Amid rising property prices and tightening credit conditions, Australian fintech Block Earner has introduced the nation’s first Bitcoin-backed mortgage—a financial innovation poised to reshape traditional home lending. The launch follows a pivotal ruling by Australia’s Federal Court in April, which determined that Block Earner’s crypto-collateralized products do not fall under the definition of “financial products” as outlined in the Corporations Act. As a result, the company is no longer required to hold a financial services license to offer loans secured by digital assets.
Under this new model, eligible borrowers can leverage their Bitcoin holdings to secure a cash loan equivalent to up to 50% of a property’s value. The remaining balance is financed through a conventional mortgage. Custody of the Bitcoin collateral is managed by Fireblocks, a secure digital asset infrastructure platform. This hybrid lending structure provides a pathway to homeownership without necessitating the liquidation of long-term crypto positions—an attractive proposition for Australia’s digitally savvy investors.
Interest rates for the crypto-backed loan begin at 9.5% annually, and repayments can be made in either Australian dollars or cryptocurrency. According to Block Earner, the market response has been substantial, with expressions of interest exceeding AUD 110 million since the product’s announcement.
The innovation also redefines creditworthiness by incorporating digital asset portfolios into risk assessments—expanding beyond conventional metrics such as income, savings, and superannuation balances. This alternative approach may be particularly appealing to younger generations, who are disproportionately represented among cryptocurrency holders.
Global Momentum Builds for Crypto-Backed Lending
Australia’s foray into crypto-collateralized mortgages mirrors emerging developments in the United States. In June, the Federal Housing Finance Agency (FHFA) directed government-sponsored enterprises Fannie Mae and Freddie Mac to examine the feasibility of treating regulated crypto holdings as reserve assets in mortgage underwriting.

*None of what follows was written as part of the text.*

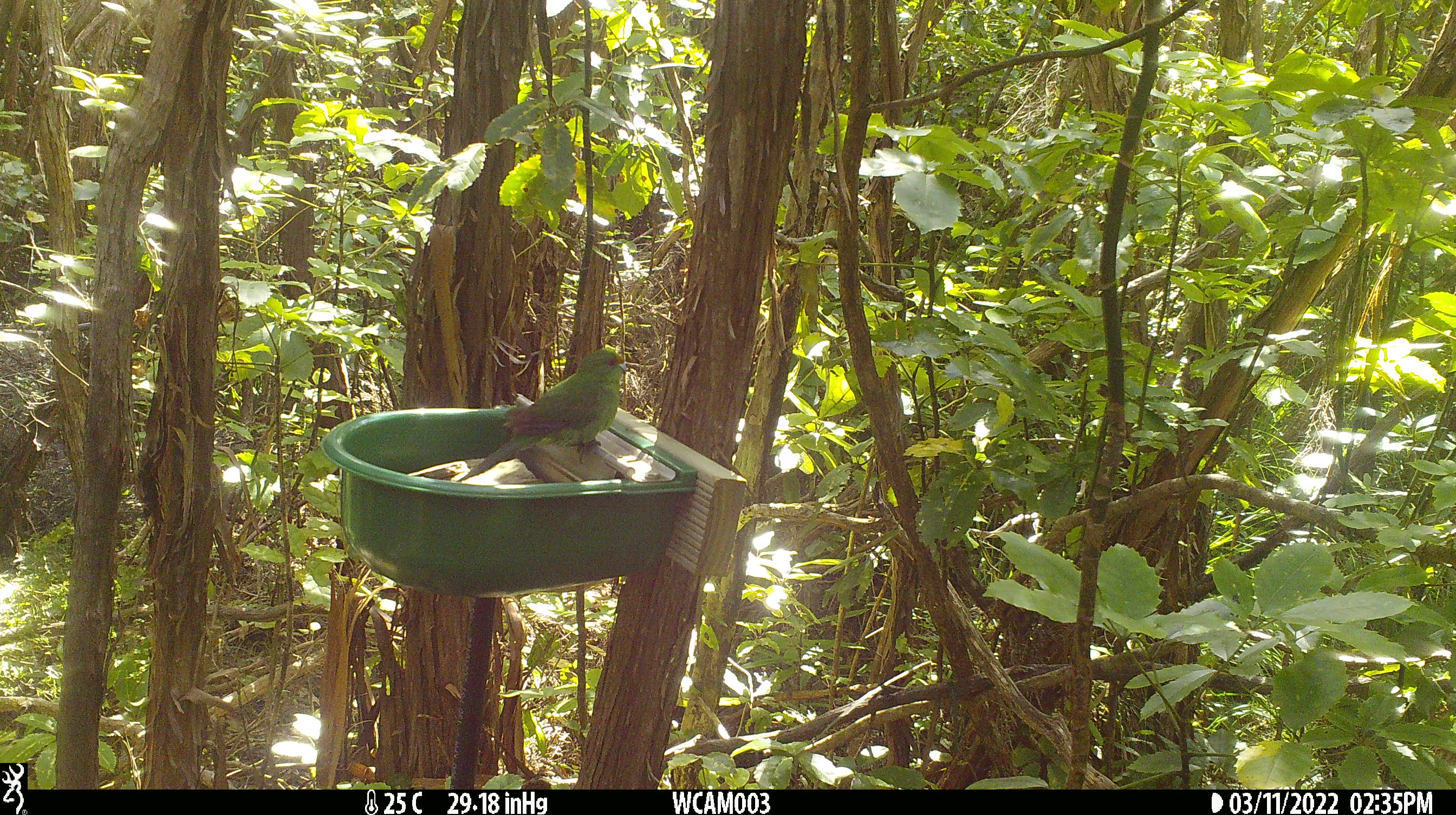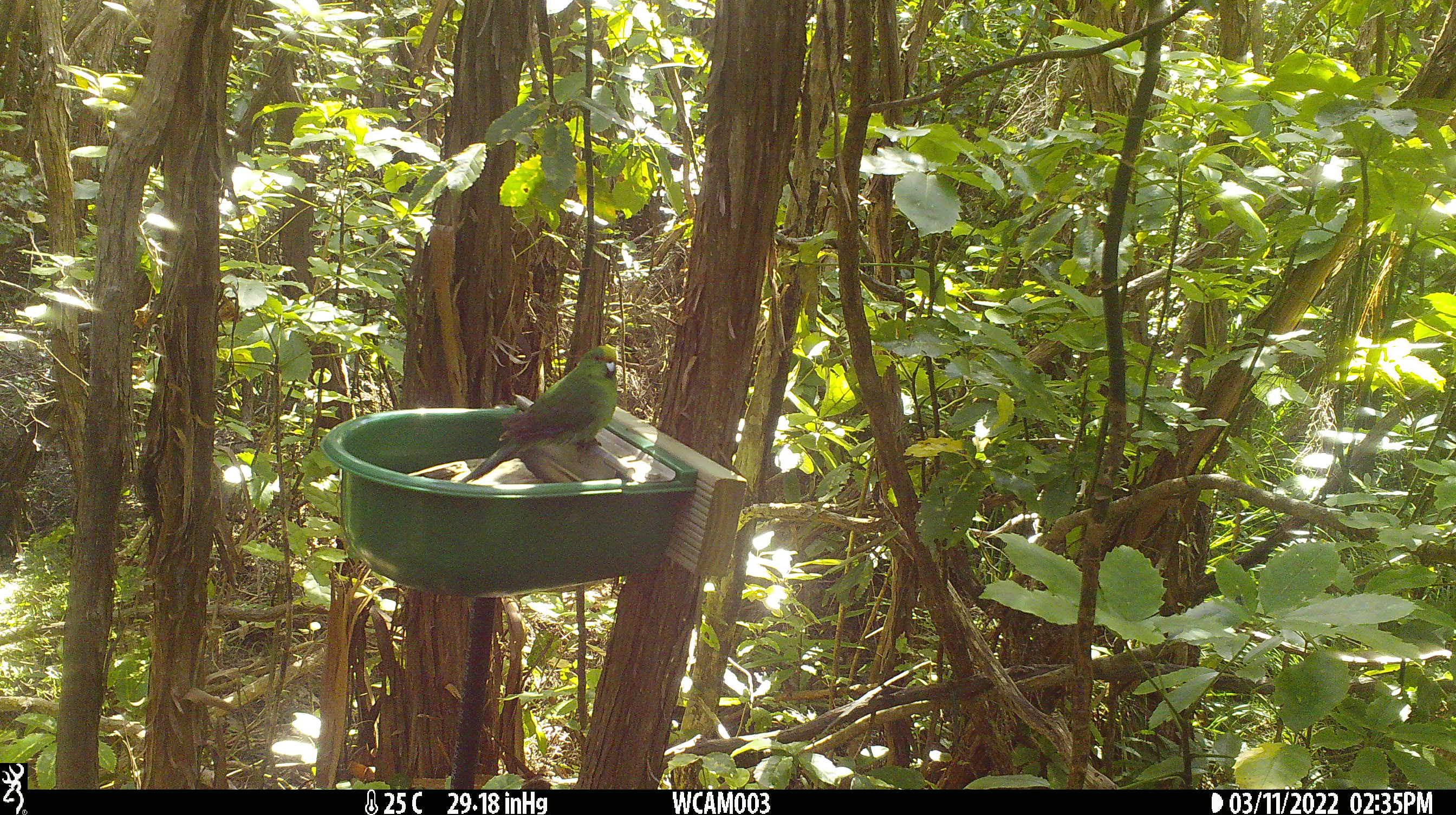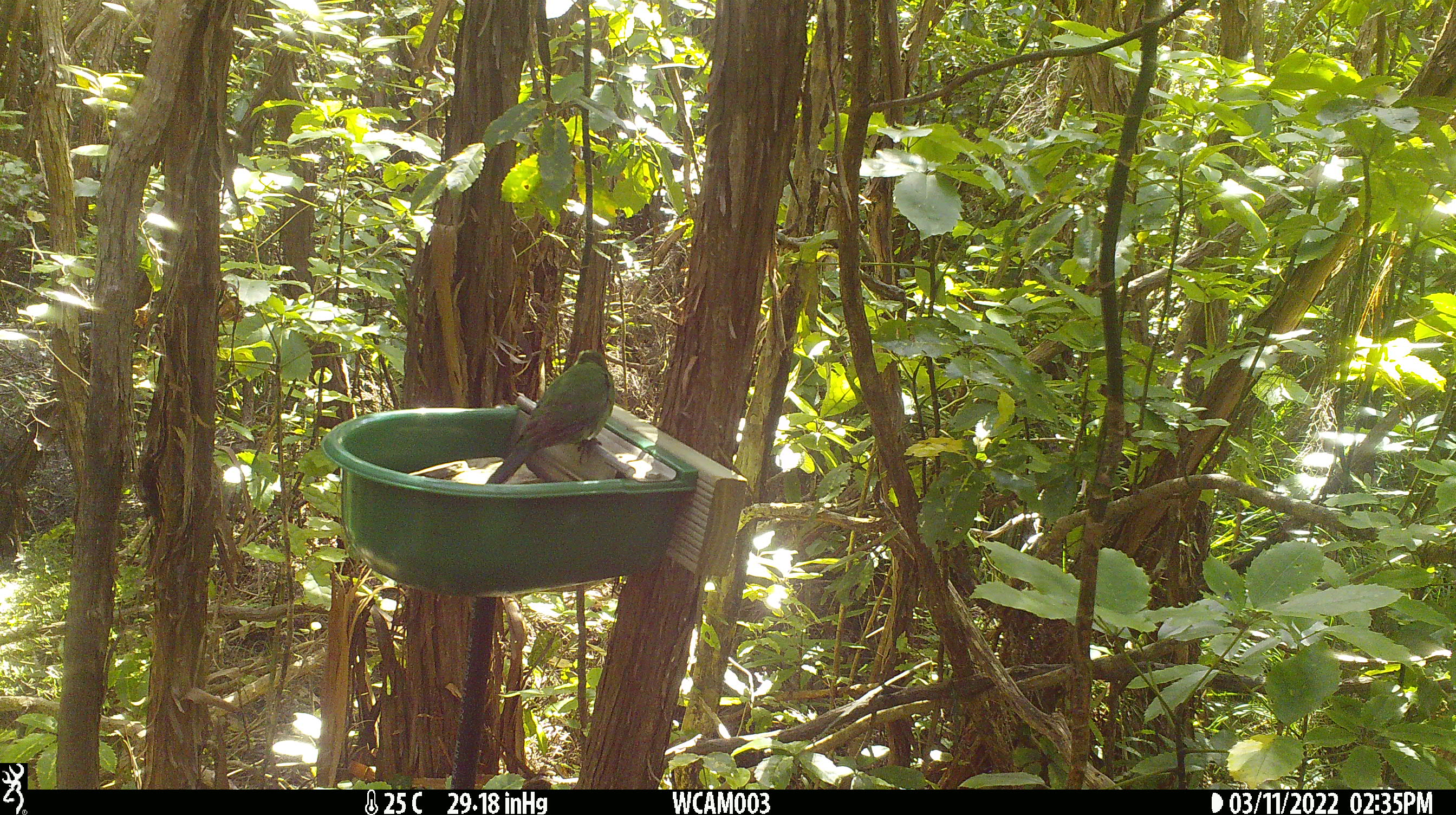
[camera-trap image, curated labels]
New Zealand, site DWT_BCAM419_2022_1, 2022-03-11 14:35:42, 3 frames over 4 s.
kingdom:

Further signaling regulatory momentum, lawmakers introduced a bill in the U.S. House of Representatives that would require federal mortgage agencies to recognize cryptocurrency holdings on regulated exchanges as part of a borrower’s financial profile—without necessitating conversion to fiat currency. If enacted, the legislation could significantly broaden mortgage access for digital asset investors in the U.S. market.
Addressing the Housing Affordability Crisis
Both Australia and the United States are confronting acute housing affordability challenges. In Australia, the average home price stands at nearly ten times the median household income. Sydney’s property market is among the most expensive globally, with prices reaching 14 times median income—second only to Hong Kong. Meanwhile, in the United States, median home prices have surpassed $420,000, or roughly seven times the national median income.

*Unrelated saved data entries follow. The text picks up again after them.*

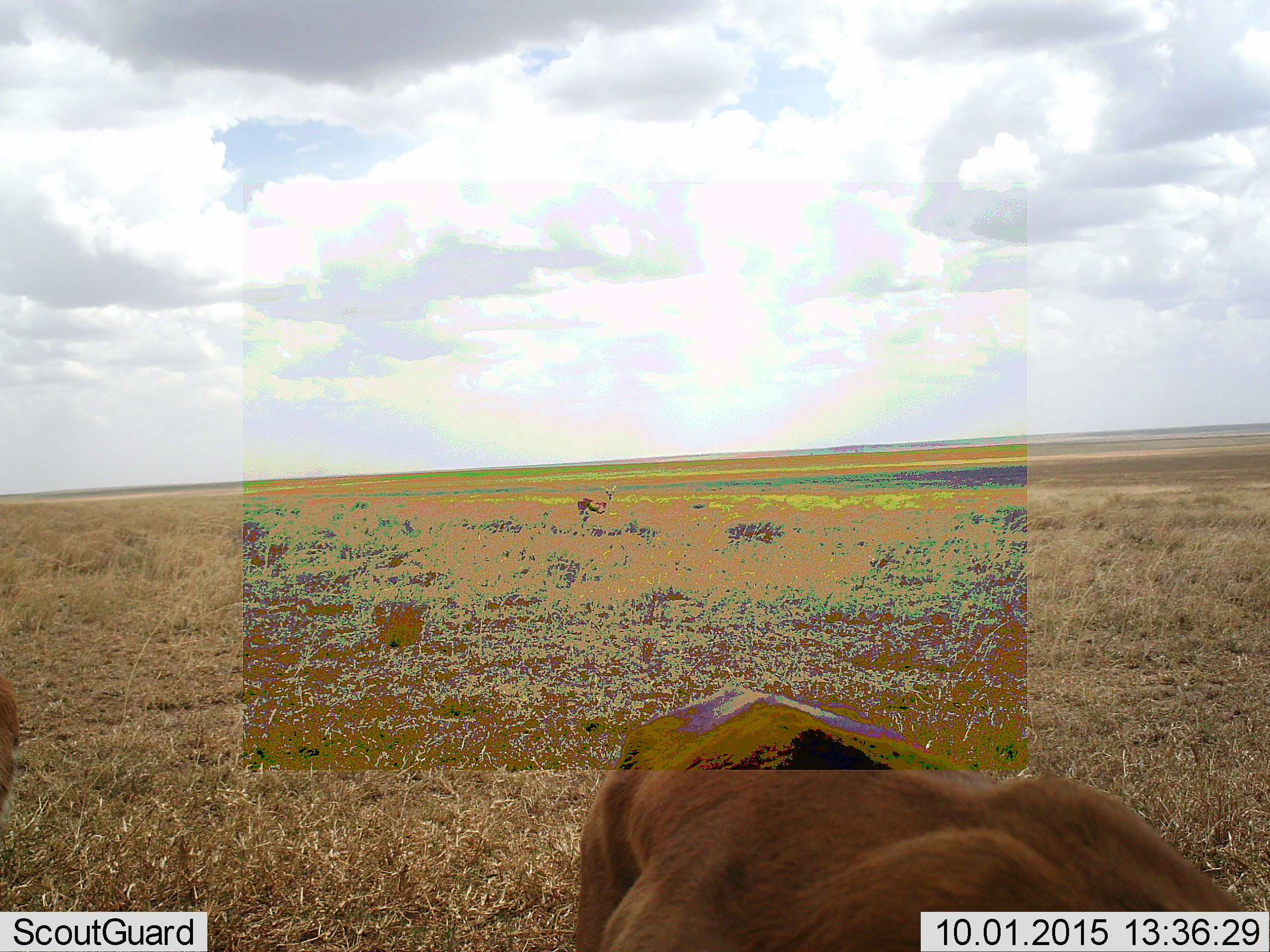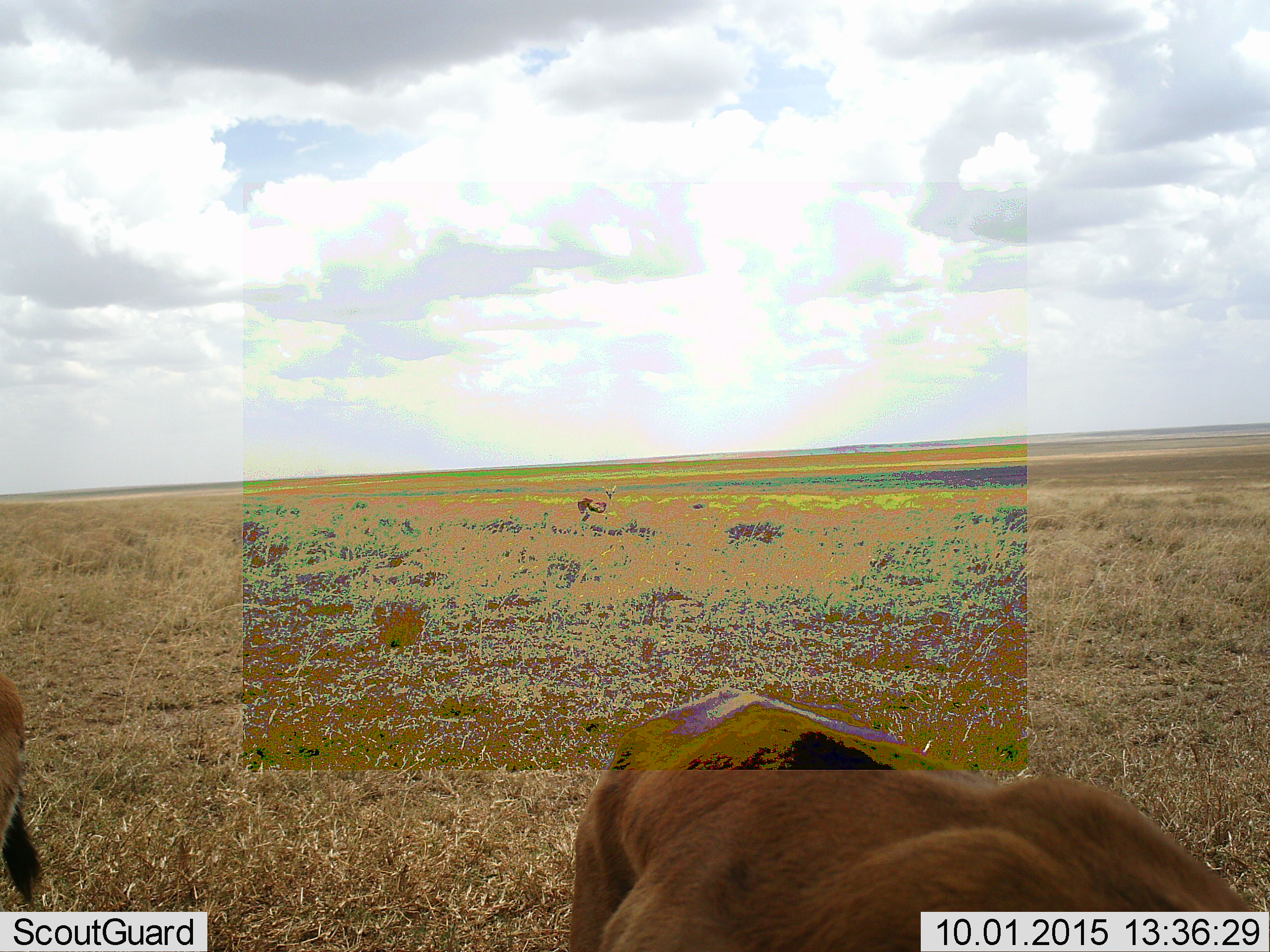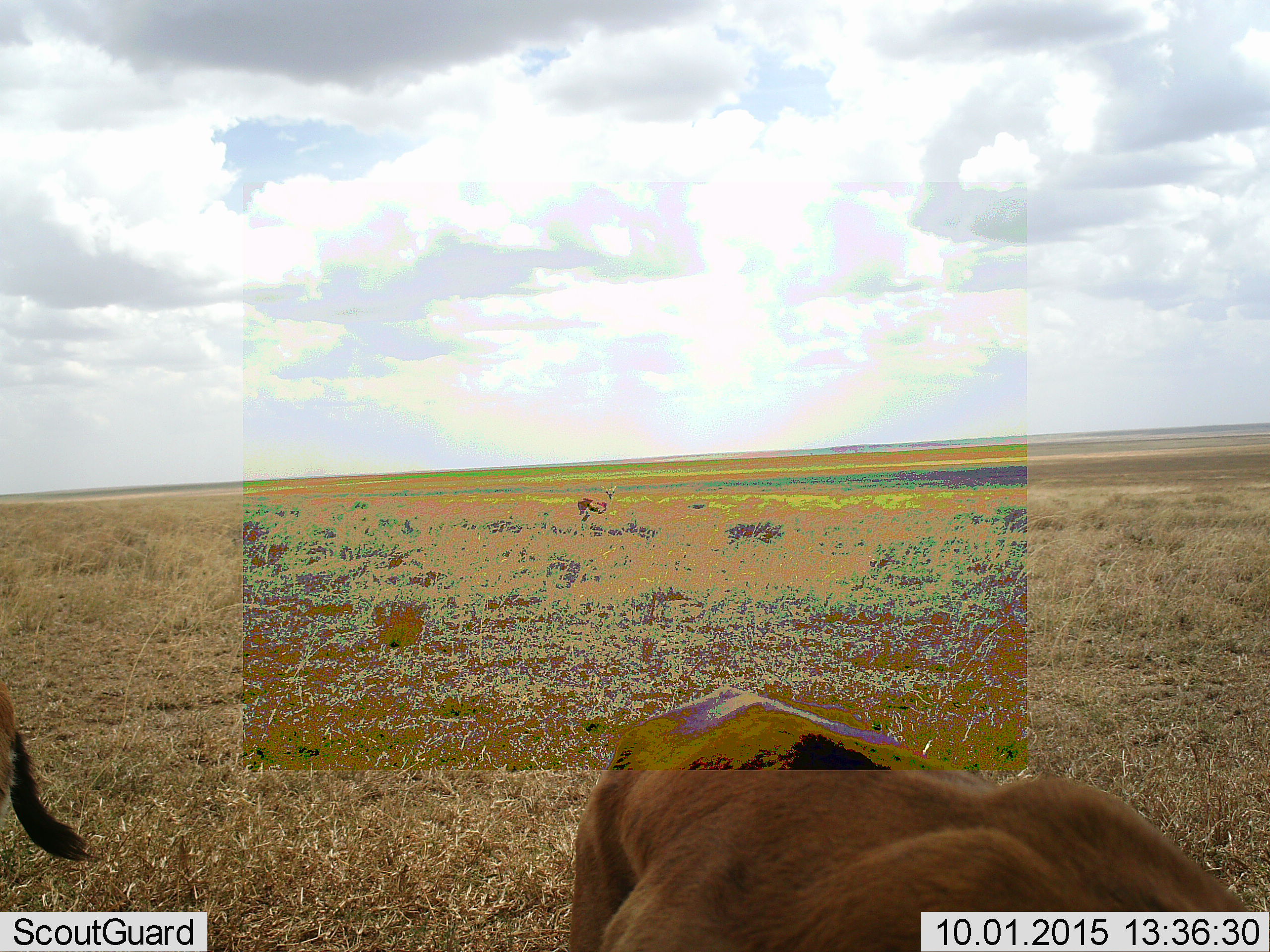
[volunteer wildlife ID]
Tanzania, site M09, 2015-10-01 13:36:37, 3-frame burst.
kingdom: Animalia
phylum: Chordata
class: Mammalia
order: Artiodactyla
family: Bovidae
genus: Eudorcas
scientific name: Eudorcas thomsonii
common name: thomson's gazelle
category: gazellethomsons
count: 3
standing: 100%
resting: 0%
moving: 33%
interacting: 0%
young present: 0%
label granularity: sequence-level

This price escalation has coincided with a surge in homelessness. In the U.S., more than 653,000 people were recorded as unhoused in a single night in January 2023, marking the highest total since national tracking began.
Amid these pressures, the relative purchasing power of Bitcoin has improved. The cryptocurrency has appreciated nearly 87% over the past 12 months, offering long-term holders a potential hedge against real estate inflation. Block Earner’s new mortgage product leverages this dynamic, enabling borrowers to convert digital asset gains into real-world property access.
Financial and Regulatory Implications
The integration of cryptocurrency into mortgage lending introduces new considerations for financial institutions and regulators alike. Block Earner has implemented safeguards such as a 60% loan-to-value (LTV) cap and margin call mechanisms to mitigate the volatility risk associated with Bitcoin collateral. These protective measures are designed to ensure loan stability, even in turbulent market conditions.
As digital assets become increasingly institutionalized, the convergence of crypto and traditional finance is expected to deepen. The expansion of crypto-backed mortgages signals a broader trend toward financial inclusivity, asset diversification, and innovation in credit modeling.